Preparing for Retirement
The earlier preparations for retirement start, the better.
A major challenge for the retiree is crossing the threshold from saving funds to using funds. This is a major psychological shift that must be skilfully handled and may require professional guidance.
It is necessary to have an idea of the cost of the retirement lifestyle even in current dollars so that meaningful projections can be made and adequate funds saved. This will make it possible to make a budget for retirement.
It is important to determine how retirement will be funded. How much is likely to come from employer-sponsored pension schemes? How much will be required from personal savings and investments? Will these be enough to fund the anticipated lifestyle?
If funds will not be adequate, how will the gap be filled? Are there assets that can be sold to provide funds to fill the gap? Will current spending be reduced or will expectations for the desired retirement lifestyle be scaled back?
The more tax-efficient the investment portfolio is and the earlier investments are made in tax-free or tax-deferred vehicles the more funds will be available for retirement. It is useful to decide how investments will be distributed across the various vehicles stock, unit trust/mutual fund, fixed income instruments and real estate to realize the desired levels of income.

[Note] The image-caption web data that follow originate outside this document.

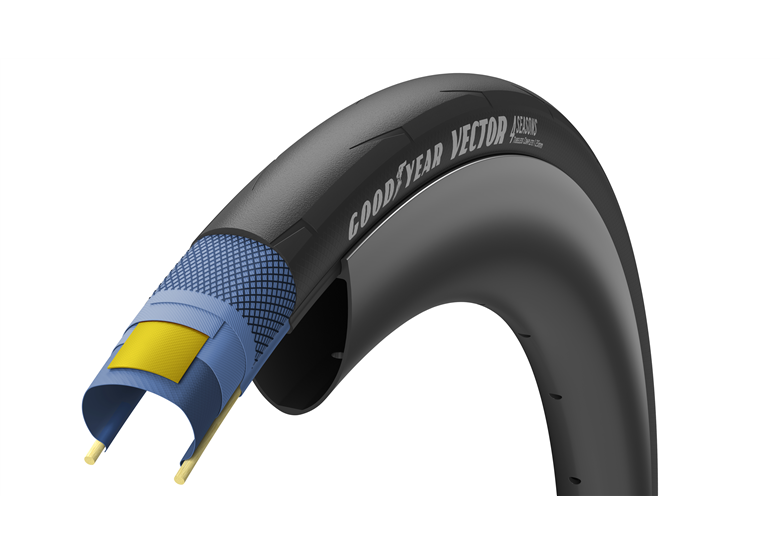 Opona GOODYEAR Vector 4Seasons Tubeless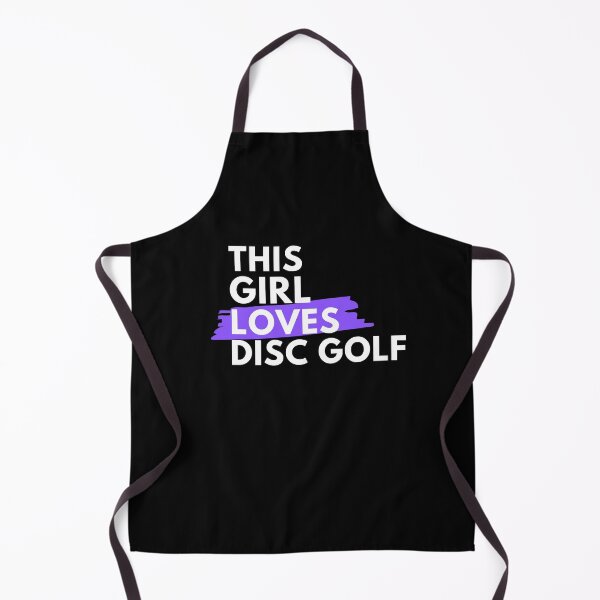 Item preview, This girl loves disc golf designed and sold by TheGreenGoat.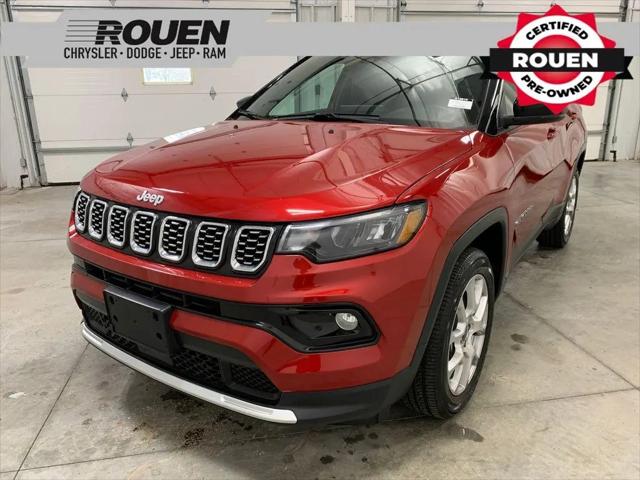 2025 Jeep Compass Limited 4x4 for sale in Woodville, OH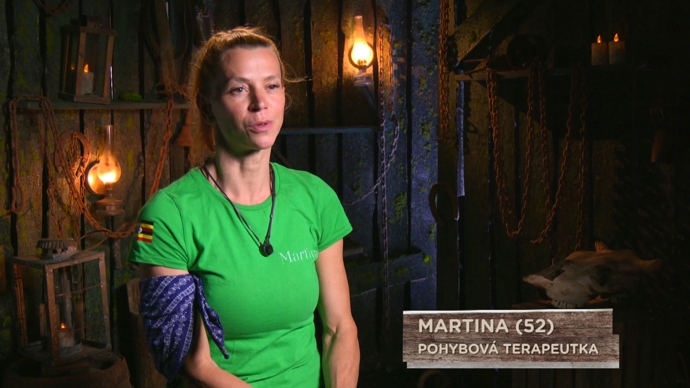 Martina absolutně vybouchla!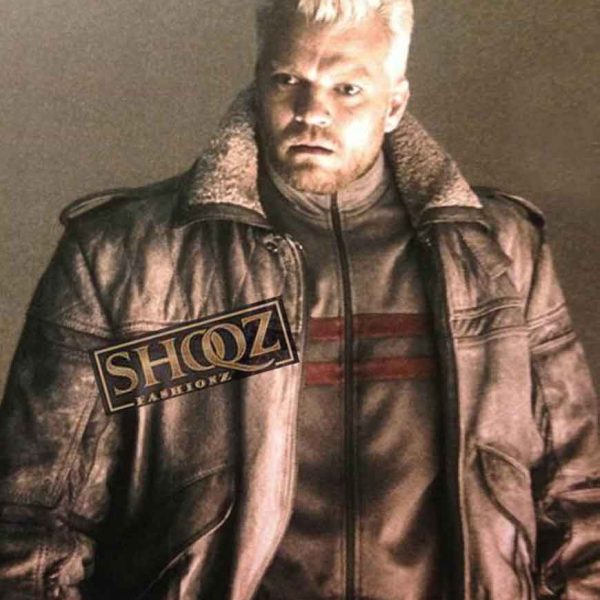 Pilou Asbaek Ghost In The Shell Batou Jacket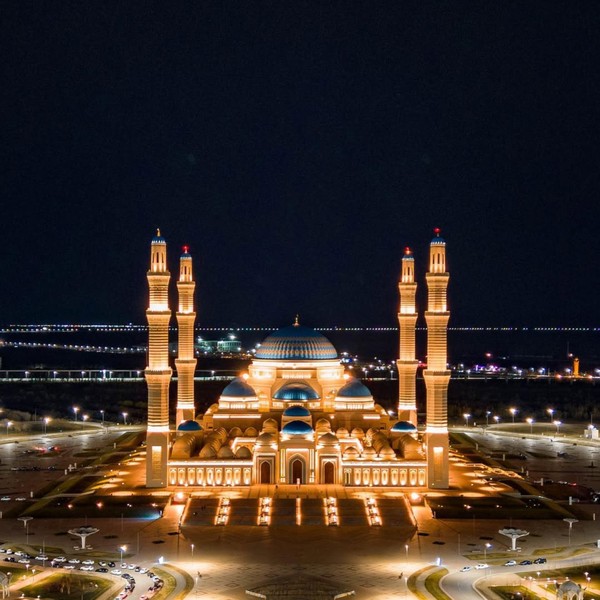 6 мест, где оживает город: вечерняя Астана – индивидуальная экскурсия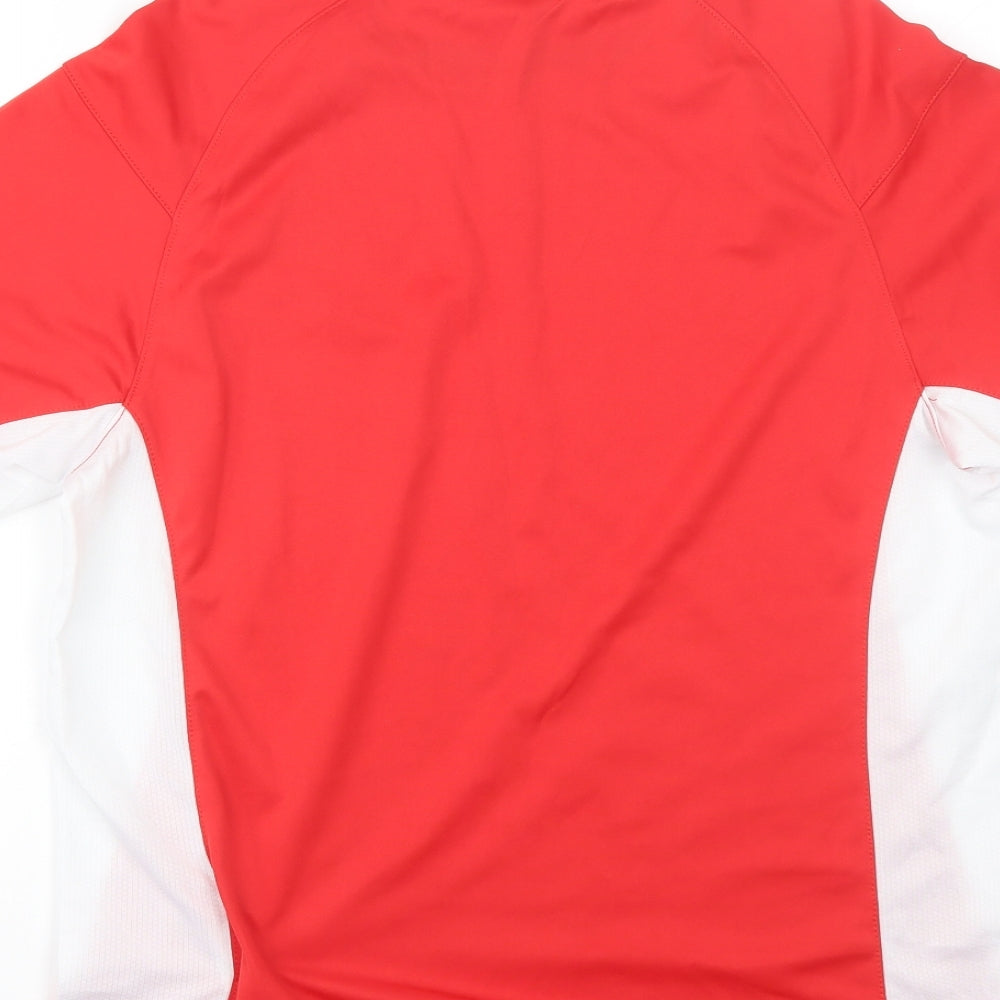 Euro2016 Mens Red Jersey T-Shirt Size S - England EURO2016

Decide early on such matters as the time of retirement. Early retirement has several challenges: it reduces the amount of time for building up resources while lengthening the time over which these resources are to be spread.
Decide if retirement will be spent in a different part of the country or abroad, if the same residence is to be used or if it is to be sold and replaced by a smaller house. What provisions are to be made for health care? How will these be funded?